Brendan Lemon, The Financial Times: London theatrical commentators have fretted that US audiences wouldn’t fully groove to the beat of the play’s British and early-Beatles-era references. But physical comedy, in which the evening abounds, tends to transcend cultural difference. Corden is an inspired clown, and as long as he – and Oliver Chris, as his tall, toffee-nosed guvnor, and Tom Edden, as an ancient waiter – are around the mirth is steady.

Howard Shaprio, The Philadelphia Inquirer: Corden is remarkable in the way he makes his character bamboozle the others and even the theatergoers, swept into the action in several ways that I won’t reveal, except to say that the pranks are cunning. I got the feeling as the show moved on that the audience believed we were no longer onlookers, but were conspiring with the actors to bring the whole thing off — a real feat for the cast and the production.

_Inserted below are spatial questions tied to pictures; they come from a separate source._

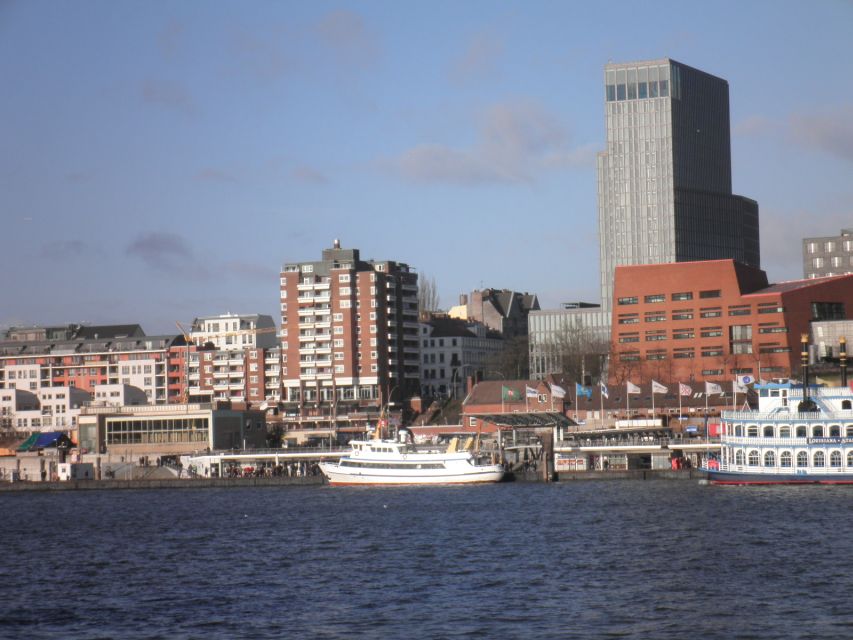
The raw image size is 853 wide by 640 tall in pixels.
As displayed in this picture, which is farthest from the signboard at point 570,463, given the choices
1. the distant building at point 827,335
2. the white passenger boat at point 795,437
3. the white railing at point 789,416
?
the distant building at point 827,335

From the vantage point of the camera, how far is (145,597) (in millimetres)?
62969

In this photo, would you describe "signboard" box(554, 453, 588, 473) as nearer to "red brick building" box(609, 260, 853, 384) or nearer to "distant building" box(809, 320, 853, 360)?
"red brick building" box(609, 260, 853, 384)

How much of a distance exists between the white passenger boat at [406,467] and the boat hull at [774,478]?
27.0m

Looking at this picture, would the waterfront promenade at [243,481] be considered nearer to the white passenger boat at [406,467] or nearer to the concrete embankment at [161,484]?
the concrete embankment at [161,484]

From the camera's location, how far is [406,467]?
141875mm

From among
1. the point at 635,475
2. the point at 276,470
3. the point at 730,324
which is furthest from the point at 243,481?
the point at 730,324

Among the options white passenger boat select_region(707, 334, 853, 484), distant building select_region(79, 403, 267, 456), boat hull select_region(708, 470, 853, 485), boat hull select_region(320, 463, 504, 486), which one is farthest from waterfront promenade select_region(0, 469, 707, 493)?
distant building select_region(79, 403, 267, 456)

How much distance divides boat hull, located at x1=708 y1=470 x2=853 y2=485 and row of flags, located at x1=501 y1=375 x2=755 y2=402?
32.5 ft

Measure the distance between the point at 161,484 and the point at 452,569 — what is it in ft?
307

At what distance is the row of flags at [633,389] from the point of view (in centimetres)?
14275

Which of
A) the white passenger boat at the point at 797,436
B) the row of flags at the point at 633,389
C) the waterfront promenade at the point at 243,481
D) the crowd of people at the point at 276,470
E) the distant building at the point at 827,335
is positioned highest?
the distant building at the point at 827,335

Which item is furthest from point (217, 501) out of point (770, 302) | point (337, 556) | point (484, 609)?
point (770, 302)

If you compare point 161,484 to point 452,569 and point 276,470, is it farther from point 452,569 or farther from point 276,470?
point 452,569

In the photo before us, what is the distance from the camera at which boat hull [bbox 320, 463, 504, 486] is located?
13988 centimetres
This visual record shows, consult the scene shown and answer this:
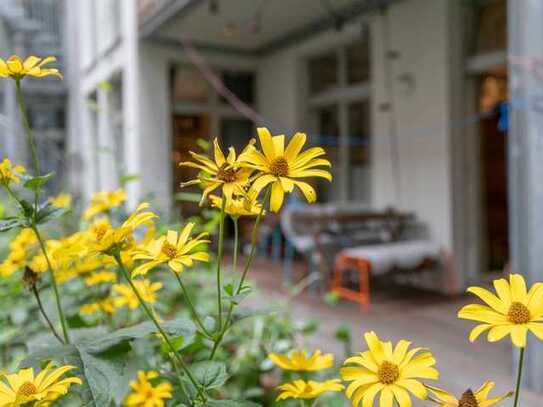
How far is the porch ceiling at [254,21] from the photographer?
5.44 meters

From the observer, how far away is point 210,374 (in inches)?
26.7

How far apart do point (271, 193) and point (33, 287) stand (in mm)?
410

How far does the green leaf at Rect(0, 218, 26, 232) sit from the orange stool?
355 centimetres

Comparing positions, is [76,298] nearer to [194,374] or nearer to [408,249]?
[194,374]

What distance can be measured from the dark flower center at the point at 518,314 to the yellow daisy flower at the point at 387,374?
88mm

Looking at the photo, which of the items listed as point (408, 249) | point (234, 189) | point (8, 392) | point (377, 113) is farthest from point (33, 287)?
point (377, 113)

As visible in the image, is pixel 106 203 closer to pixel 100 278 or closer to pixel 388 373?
pixel 100 278

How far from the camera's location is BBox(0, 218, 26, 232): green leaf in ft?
2.15

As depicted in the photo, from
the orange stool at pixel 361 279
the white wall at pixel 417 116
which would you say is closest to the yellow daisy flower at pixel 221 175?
the orange stool at pixel 361 279

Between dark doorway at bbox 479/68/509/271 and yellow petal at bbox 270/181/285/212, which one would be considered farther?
dark doorway at bbox 479/68/509/271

Michael Sommers, NJ Newsroom: Led by the roly-poly and irresistibly droll Corden – an ebullient performer clad in mismatched checks as the modern-day Harlequin figure –a skilled 16-member ensemble whips through a wacky progression of pratfalls, slapstick nonsense, cheeky doings and assorted other low-comedy capers. It’s all too ridiculous for words so let’s take a pass on detailing the madness that erupts constantly for more than two hours.

Michael Musto, The Village Voice: You wish they'd throw out the second half of the script and just keep rolling around and improvising. Still, Guvnors often has you hoarse from laughing, and allows you the rare chance to brag about seeing something extremely tony that also happens to be incredibly "Benny".

Joe Dziemianowicz, NY Daily NewsCan we keep James Corden in New York for good? The young British actor headlining the London import “One Man, Two Guvnors” at the Music Box is so mad talented, adorable and hilarious that you just want more of him. Hello, Actors Equity?

Elisabeth Vincentelli, NY Post: Pratfalls, spit takes, puns, improvisation, winking asides, slamming doors, clowning, audience participation, double entendres and triple takes: “One Man, Two Guvnors” leaves no comic stone unturned.

Terry Teachout, Wallstreet JournalThe only part of "One Man, Two Guvnors" that translates effortlessly into the universal language of lunacy is the last scene of the first act, a two-doors-and-one-staircase miniature farce adorned by the presence of Tom Edden, who plays an 87-year-old waiter of the utmost ineptitude. Since the program credits Cal McCrystal as the show's "physical comedy director," I assume that he is mainly responsible for the masterly staging of this bit, which reduced me to helpless howling. If you do see "One Man, Two Guvnors," be forewarned that it's downhill all the way after that.